Odio quererle tanto. Me enfrenta a mis contradicciones morales, políticas y humanas. Odio sentir tanto que se ha muerto. Odio ver a los que lo quisieron mucho perdonarle todo y a los que no lo quisieron nada subirse al carro de su muerte hoy.

Supongo que, como él dijo en el césped de La Bombonera el día del homenaje, a pesar de todo lo que hizo la pelota no se mancha. Puedo asumir mi contradicción, una más, y no descolgar el cuadro. Y no odiarme por quererle.

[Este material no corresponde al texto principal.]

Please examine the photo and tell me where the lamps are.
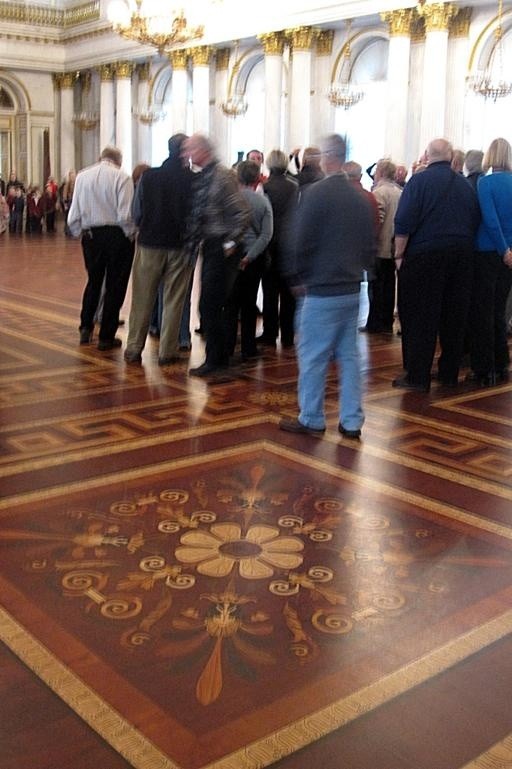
[132,58,168,127]
[326,22,367,106]
[103,0,209,57]
[221,39,250,118]
[71,66,101,132]
[468,0,511,103]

Arranco a escribir esto en el salón de mi casa. Si levanto unos pocos grados la mirada veo el cuadro más grande que hay en él: uno de recortes de periódicos que narran las andanzas y las glorias de Diego Armando Maradona en Nápoles. Me levanto y lo mido: 98 centímetros por 68, el espacio para la admiración y la idolatría más grande de todo mi hogar. Con 41 años y dos hijos, cuando el tiempo de las fascinaciones adolescentes y las fiebres irracionales ya pasó, ahí sigue El Diego, definiendo en cierta manera quién soy. El problema es que no sé si estoy muy contento de ser quien soy cuando lo veo.